**WORK ITEM**
Return the passage of the Azure Stack article from "Third-Party Azure Providers" up to and including "Azure Stack-based datacenters.", copied word for word.

[PAGE EXTRACT — start]

IT people are having a hard time with this, he says, because many still don't completely understand the difference between an Azure Stack by resources or cores, versus VMs. "It's going to take two to three years for customers to educate themselves on how this works," Morimoto says. "For those who are jumping in, the way we're jumping in with [IaaS] as a first step."

In the second phase, Morimoto says his consultants are creating proofs of concept that involve the recoding of their applications from running them as VMs on an infrastructure into PaaS. "Once a customer gets to that point, you're just moving your SQL table into a SQL environment where all you're worrying about are your SQL rows and columns and tables and cubes, and there's no underlying operating system or anything else to manage," he says.

Third-Party Azure Providers
Morimoto believes Azure Stack will initially only make sense for the largest of enterprises and says the most likely early adopters will be hosting and services providers. Indeed, Microsoft is bullish that a huge network of cloud services providers will deploy Azure Stack, offering it as an alternative or in tandem with its own Azure service. As that provider network emerges, organizations will either run all of their applications on Azure clouds operated by Microsoft or any number of Azure services providers, as well as those who have internal Azure Stack-based datacenters.

"We expect to have hundreds of service providers to take Azure Stack and offer Azure as a service across the globe," Snover said. "Then as customers deploy that, we expect thousands of enterprises to be running Azure in their own datacenters. So you will be able to get Azure anywhere you want with this fantastic vibrant ecosystem."

[PAGE EXTRACT — finish]
[STUDY MATERIAL — start]

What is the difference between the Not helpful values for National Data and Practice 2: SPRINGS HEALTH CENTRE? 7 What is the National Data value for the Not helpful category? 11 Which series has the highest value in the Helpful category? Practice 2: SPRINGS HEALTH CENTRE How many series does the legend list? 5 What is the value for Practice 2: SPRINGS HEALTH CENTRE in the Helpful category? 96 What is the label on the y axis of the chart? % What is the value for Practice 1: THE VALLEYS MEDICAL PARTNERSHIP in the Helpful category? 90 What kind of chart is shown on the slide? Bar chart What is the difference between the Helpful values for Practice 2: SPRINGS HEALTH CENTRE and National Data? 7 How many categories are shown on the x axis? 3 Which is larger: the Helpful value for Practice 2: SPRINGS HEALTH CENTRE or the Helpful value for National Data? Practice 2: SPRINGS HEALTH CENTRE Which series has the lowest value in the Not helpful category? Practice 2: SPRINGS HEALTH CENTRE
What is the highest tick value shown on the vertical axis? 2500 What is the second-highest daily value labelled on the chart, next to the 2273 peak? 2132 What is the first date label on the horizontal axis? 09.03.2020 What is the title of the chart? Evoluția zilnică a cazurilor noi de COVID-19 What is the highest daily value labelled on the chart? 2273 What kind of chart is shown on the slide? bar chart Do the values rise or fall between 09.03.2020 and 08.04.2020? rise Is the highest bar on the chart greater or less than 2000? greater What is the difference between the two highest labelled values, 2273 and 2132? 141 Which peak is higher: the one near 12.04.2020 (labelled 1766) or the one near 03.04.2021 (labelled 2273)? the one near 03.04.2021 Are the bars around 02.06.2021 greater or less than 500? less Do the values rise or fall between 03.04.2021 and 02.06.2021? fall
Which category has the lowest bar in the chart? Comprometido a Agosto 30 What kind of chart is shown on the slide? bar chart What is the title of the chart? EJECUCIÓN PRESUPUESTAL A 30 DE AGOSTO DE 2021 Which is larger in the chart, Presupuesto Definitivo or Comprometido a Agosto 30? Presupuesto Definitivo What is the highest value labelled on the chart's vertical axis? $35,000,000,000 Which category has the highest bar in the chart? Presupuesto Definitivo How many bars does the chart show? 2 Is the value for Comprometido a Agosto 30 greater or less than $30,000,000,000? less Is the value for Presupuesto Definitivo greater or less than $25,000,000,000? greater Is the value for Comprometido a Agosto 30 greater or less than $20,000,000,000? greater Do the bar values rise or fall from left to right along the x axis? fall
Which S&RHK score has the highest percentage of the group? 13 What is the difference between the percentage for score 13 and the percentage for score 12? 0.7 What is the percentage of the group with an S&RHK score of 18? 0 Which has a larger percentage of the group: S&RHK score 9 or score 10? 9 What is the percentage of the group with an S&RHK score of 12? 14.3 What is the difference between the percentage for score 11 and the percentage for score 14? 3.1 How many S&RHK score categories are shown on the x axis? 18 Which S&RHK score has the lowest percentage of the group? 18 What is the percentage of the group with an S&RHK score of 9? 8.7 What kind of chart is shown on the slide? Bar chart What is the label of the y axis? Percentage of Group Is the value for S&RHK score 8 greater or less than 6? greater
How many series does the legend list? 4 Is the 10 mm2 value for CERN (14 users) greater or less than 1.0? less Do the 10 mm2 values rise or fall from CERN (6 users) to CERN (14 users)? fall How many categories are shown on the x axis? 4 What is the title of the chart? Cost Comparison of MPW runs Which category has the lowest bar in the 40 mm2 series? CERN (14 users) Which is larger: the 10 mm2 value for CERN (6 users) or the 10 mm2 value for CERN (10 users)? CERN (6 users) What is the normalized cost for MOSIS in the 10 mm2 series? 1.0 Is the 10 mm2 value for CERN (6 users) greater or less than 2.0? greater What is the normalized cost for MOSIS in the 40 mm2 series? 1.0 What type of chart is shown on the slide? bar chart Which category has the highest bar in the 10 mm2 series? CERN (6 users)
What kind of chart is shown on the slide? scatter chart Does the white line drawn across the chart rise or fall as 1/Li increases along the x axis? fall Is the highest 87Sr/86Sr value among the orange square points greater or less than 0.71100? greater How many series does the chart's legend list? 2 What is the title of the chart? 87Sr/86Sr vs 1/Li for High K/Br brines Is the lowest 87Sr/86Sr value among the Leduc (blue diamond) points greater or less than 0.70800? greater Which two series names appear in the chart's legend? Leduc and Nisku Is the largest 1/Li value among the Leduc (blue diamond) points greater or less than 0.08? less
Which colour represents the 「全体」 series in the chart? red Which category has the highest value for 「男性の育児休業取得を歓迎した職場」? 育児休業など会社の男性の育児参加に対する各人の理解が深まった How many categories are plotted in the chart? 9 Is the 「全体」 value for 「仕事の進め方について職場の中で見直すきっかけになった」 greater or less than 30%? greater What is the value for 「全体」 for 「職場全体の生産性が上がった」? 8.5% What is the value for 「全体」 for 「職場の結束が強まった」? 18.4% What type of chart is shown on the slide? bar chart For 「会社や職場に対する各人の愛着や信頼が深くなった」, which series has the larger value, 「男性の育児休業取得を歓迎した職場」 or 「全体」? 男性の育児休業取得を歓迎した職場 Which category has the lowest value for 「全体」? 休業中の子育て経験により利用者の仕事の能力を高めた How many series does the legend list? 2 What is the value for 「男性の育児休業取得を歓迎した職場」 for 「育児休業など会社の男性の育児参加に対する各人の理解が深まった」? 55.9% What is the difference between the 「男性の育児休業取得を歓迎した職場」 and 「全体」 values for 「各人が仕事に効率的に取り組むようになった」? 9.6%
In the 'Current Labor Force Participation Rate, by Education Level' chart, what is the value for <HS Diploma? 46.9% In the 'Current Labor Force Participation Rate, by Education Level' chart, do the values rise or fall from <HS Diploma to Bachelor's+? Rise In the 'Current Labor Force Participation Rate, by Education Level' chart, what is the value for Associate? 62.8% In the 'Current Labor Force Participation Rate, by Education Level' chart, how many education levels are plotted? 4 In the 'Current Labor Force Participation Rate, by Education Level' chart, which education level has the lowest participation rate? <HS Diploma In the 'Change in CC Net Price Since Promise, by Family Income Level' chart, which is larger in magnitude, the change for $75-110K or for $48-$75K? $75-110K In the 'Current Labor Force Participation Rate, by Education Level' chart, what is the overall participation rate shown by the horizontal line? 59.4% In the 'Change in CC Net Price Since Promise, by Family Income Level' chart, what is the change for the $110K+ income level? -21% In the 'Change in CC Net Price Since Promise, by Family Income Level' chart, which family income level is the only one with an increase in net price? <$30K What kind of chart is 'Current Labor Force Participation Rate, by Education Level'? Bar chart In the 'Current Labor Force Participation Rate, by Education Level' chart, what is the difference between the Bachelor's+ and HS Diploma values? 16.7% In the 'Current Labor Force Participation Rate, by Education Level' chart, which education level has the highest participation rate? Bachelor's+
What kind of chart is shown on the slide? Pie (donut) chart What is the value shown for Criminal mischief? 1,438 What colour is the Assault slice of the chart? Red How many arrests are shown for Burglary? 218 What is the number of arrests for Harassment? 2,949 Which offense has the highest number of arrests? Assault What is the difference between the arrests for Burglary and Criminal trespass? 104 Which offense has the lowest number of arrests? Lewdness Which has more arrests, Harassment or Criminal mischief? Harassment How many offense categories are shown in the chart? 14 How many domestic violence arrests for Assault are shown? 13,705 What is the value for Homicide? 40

[STUDY MATERIAL — finish]

**EXERCISE RESPONSE**
Third-Party Azure Providers
Morimoto believes Azure Stack will initially only make sense for the largest of enterprises and says the most likely early adopters will be hosting and services providers. Indeed, Microsoft is bullish that a huge network of cloud services providers will deploy Azure Stack, offering it as an alternative or in tandem with its own Azure service. As that provider network emerges, organizations will either run all of their applications on Azure clouds operated by Microsoft or any number of Azure services providers, as well as those who have internal Azure Stack-based datacenters.